Exercise requirements =>
#1 In the opinion piece on J. D. Vance, rewrite the passage that begins at "The would-be VP" and stops after "Joe Raedle/Getty Images)", changing "Donald Trump" to "Trump".
#2 Using the opinion piece on J. D. Vance, decide whether each statement agrees with it, and answer yes or no with the exact words that settle it. (a) Trump's previous vice-president was Mike Pence. (b) Vance accepts abortion exemptions in cases of rape. (c) Several practising Muslims sit in Keir Starmer's cabinet.

The would-be VP is a cynical extremist who will do nothing to moderate Donald Trump’s worst excesses

J. D. Vance attends the first day of the Republican National Convention (Photo by Joe Raedle/Getty Images)

So, it’s a hillbilly victory: Ohio Senator and “Hillbilly Elegy” author J. D. Vance has secured the dubious honour of being selected as Donald Trump’s running mate (as tipped by The New European) as the former president seeks the second term that eluded him in 2020.

The reason for the vacancy might have put off some applicants: Trump’s previous vice-president, Mike Pence, had no hope of being on the ticket for the simple reason that he refused to participate in Trump’s attempt to overturn the legitimate result of the 2020 election. The result has been frequent calls from Trump’s supporters to “hang Mike Pence” and calls from Trump’s own camp to punish him as a traitor to the republic.

Trump has been, in his way, quite savvy with his pick of Vance, because he’s picked someone who was by no means always on his team. Vance, an opportunistic extremist, has variously described Trump as “reprehensible”, an “idiot”, a threat to immigrant and Muslim friends Vance “cares about” and even as “America’s Hitler”.

Vance described himself as being in the “never Trump” faction of the Republican Party – until he realised that stance was incompatible with his ambitions to advance within the party. So he assiduously set about on a years-long total U-turn.

Vance courted Trump publicly and in private, first to endorse his race as US senator and then to give him a role in Trump’s personal coterie. He made the pilgrimage to Mar-a-Lago to woo the president personally, he defended him relentlessly on cable TV, and he adopted every one of Trump’s political stances. He made a point of befriending the former president’s son.

Trump is a petty man and he bears grudges. He will not be ignorant of Vance’s former opinion of him, and he will not have forgiven and forgotten. Instead, Trump loves it when people respond to his display of power – and what better abdication to power is there than someone publicly reversing their closely-held views?

Being the (vice) panderer-in-chief that he is, Vance has not challenged the Republican base on any of its most conservative position. He says marriage should be between a man and woman, though has said he personally won’t try to break up gay marriages – he doesn’t need to, though, given the Republican supermajority on the Supreme Court.

He has said women should stay with their abusive partners, “for the kids”, and has become such an extremist on banning abortion that he opposes exemptions even for rape or for incest. Gilead has nothing on Vance.

If any moment encapsulated how far Vance is willing to go to abase himself to Trump and his fans, it was surely his address to the National Conservatives conference last week – the same event at which Suella Braverman launched into a tirade so virulently homophobic that even Kemi Badenoch questioned her mental health.

Vance, the same man who had worried what a Trump presidency would mean for his Muslim friends, suggested that the US should be afraid of the first “Islamist” nuclear power – before bizarrely going on to suggest that this could be the UK “since Labour took over”.

JD Vance is not a stupid man, so he must know what he said was as gratuitously stupid as it was idiotic. On its face, it is just a man playing to the prejudices of his audience. It is a popular trope among the US far right to say that “London has fallen”, or is under Sharia Law, as an Islamophobic attack on its mayor Sadiq Khan.

Vance has simply extended that attack further into the point of nonsense: there is only one practising Muslim around Keir Starmer’s cabinet table, and the chances that Vance could name her are roughly zero.

Exercise data =>

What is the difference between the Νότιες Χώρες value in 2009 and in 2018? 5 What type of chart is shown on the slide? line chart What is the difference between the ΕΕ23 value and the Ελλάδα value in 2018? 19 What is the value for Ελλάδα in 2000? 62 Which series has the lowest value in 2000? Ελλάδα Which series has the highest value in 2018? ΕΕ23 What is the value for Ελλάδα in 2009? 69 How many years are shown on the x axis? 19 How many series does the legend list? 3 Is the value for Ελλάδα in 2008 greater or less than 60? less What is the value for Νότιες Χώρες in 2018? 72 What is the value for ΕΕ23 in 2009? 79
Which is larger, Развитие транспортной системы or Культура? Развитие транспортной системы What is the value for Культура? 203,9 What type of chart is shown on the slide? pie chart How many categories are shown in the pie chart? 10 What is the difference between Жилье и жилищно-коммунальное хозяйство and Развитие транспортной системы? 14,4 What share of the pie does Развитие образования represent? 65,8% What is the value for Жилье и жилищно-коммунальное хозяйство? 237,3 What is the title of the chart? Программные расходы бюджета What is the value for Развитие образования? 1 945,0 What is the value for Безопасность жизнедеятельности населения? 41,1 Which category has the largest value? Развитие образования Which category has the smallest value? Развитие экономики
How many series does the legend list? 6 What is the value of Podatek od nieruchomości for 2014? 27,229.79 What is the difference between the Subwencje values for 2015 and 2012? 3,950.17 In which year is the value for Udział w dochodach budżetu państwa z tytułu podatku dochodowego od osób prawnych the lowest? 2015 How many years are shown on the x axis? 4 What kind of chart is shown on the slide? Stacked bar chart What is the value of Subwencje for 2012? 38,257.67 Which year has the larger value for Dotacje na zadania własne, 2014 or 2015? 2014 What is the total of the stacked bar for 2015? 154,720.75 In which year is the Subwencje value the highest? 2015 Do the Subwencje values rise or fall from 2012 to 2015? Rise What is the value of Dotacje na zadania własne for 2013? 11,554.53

Responses in order =>
#1
The would-be VP is a cynical extremist who will do nothing to moderate Trump’s worst excesses

J. D. Vance attends the first day of the Republican National Convention (Photo by Joe Raedle/Getty Images)

#2
(a) Yes: "Trump’s previous vice-president, Mike Pence"
(b) No: "he opposes exemptions even for rape or for incest"
(c) No: "there is only one practising Muslim around Keir Starmer’s cabinet table"